Mais tout à coup, un éclair noir vole vers sa jambe. C’est un tentacule de l’Ennui. Il ne l’a pas vu venir. Il n’a pas entendu Pir crier « Attention ! ». Il n’écoutait pas, à vrai dire, ni ne regardait. Le tentacule agrippe vivement sa cheville et, d’une traction puissante, le précipite à terre. De la sciure dans les yeux, dans la bouche, Beck se débat. Il donne des coups de pieds, tire à l’aveuglette, et finit par se libérer. Il prend quelques pas de distance, s’époussette, crache, tandis que les deux autres tentent de compenser cet imprévu en tirant deux fois plus vite. Mais ils sont déstabilisés. Pir mange une réplique à Mo ; l’alexandrin de ce dernier se rompt net et rebondit mollement contre la carapace de l’Ennui. Le monstre, percevant une trouée dans la défense des gladiateurs, se précipite, bouscule Pir qui chavire, et fonce droit sur Beck.

Celui-ci, qui vient de reprendre ses esprits, a le réflexe de lever son arme. Il appuie sur la gâchette, mais CLIC ! CLIC ! rien ne sort. Plus de munitions ? Non, il avait un chargeur plein avant de tomber. Alors quoi ? Enrayé ?

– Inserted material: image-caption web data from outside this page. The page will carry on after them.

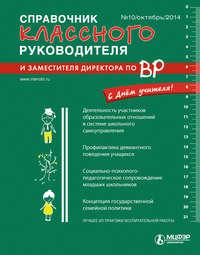 - Справочник классного руководителя и заместителя директора по ВР № 10 2014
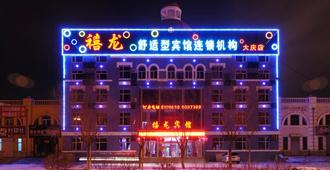 Xilong Hotel Daqing - Daqing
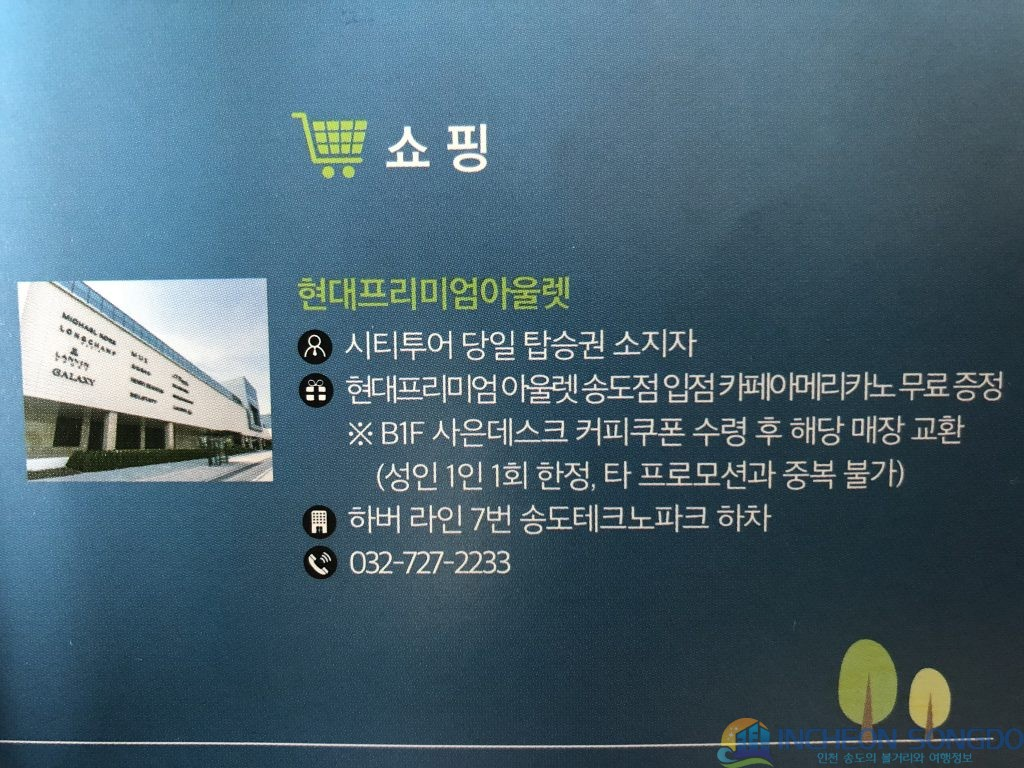 인천 투어버스 쇼핑쿠폰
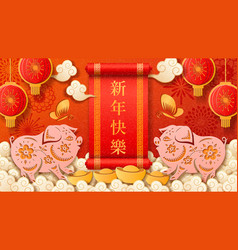 Pig zodiac sign for 2019 cny or chinese new year vector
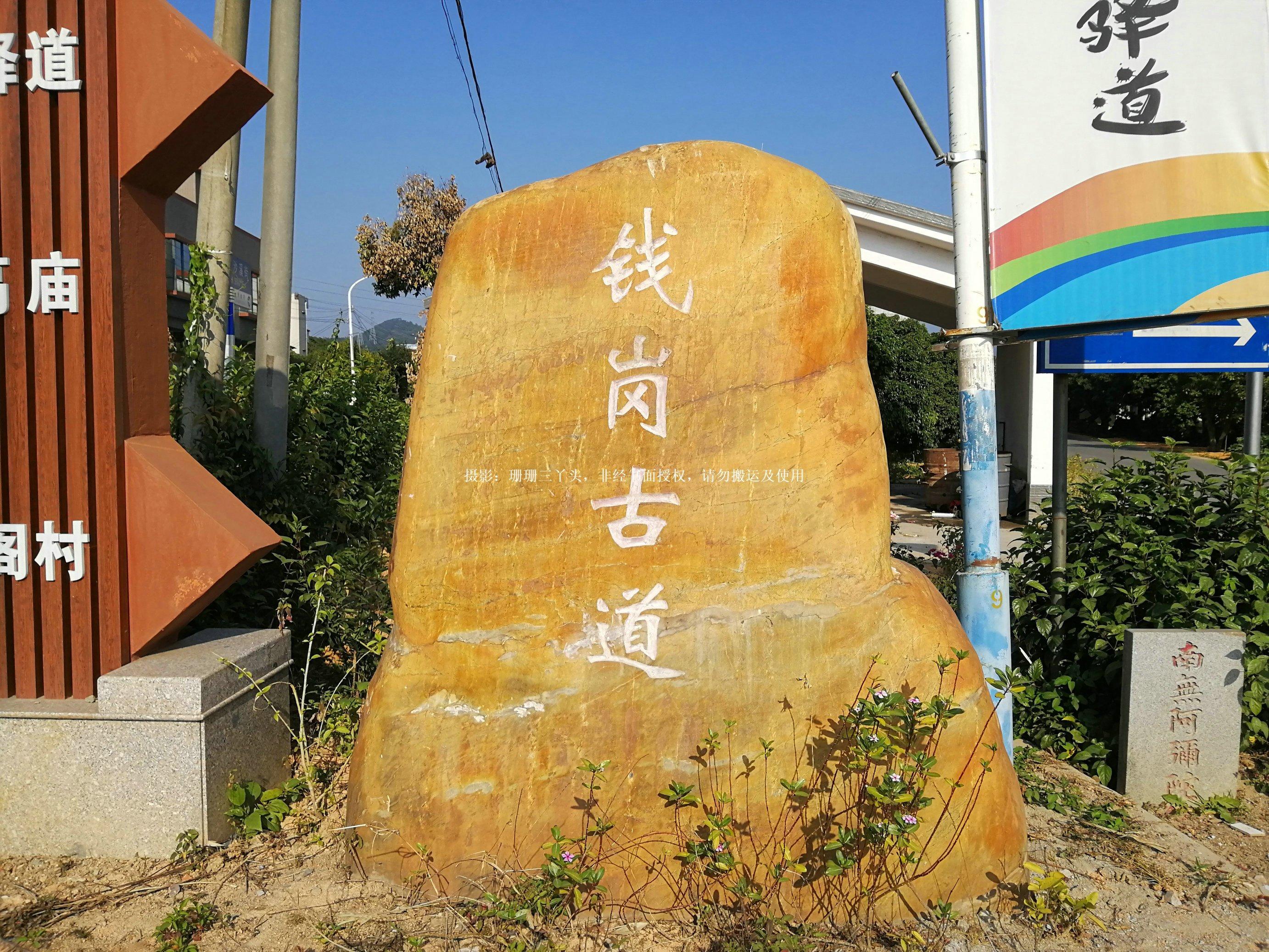 灵山陆屋陆东村凌氏人口_人口普查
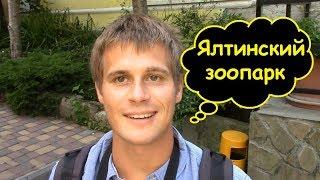 Крым, Ялта, зоопарк Сказка.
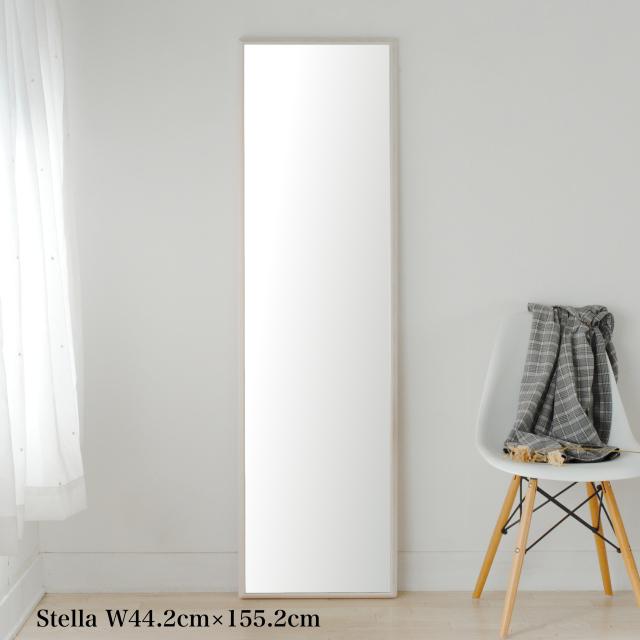【記念カラー】雪色 ステラ ウォールミラー ホワイトアッシュ 壁掛け 全身 鏡 日本製 ホワイトカラー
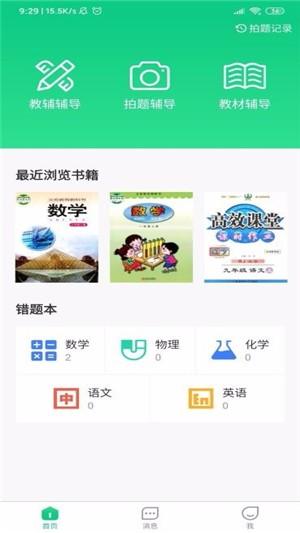 乐辅通 V1.0.1 安卓版截图1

En une fraction de secondes, Beck comprend. « Merde. » Un Blanc. Il y a un Blanc dans son flingue. Il ne l’a pas vu entrer ! Il ne l’a même pas senti gravir son bras et galoper sur sa main, pour se faufiler dans la culasse de son arme ! Les Blancs sont si petits, si discrets, on ne les voit jamais arriver. Ils viennent des tensions dans la nuque, à ce qu’il paraît. « Faut se méfier de ces salopards », dit toujours Mo. Mais Beck ne l’a jamais pris au sérieux. Les Blancs sont fatals pour les vieux qui se battent en alexandrins, se disait-il, pas pour ceux qui utilisent de la prose comme lui.

Il se trompait, il s’en rend compte maintenant.

CLIC ! CLIC ! Impossible de débloquer ce foutu flingue. L’Ennui fonce toujours. Il est trop proche, maintenant. Tant pis. Beck lâche son arme. Il se campe sur ses appuis, tendu comme un câble. La bête approche, elle sera sur lui dans moins d’une seconde.

Elle est là.

Il tente un kick.

Trop tard.

Les crocs du monstre se referment sur sa jambe. Il hurle. Il entend la voix de Pir, quelque part, qui crie quelque chose. Mais c’est trop tard. Beck a le visage enfoncé dans la sciure. L’ennui est en train de le dévorer. Son sang se répand autour de lui, fait comme une mare sombre dans laquelle se reflètent les milliers de billes lumineuses des Observateurs.

Ces derniers commencent à s’éteindre, un par un. Ils s’en vont. Le combat ne leur plaît plus. L’Ennui ne doit jamais gagner. Jamais.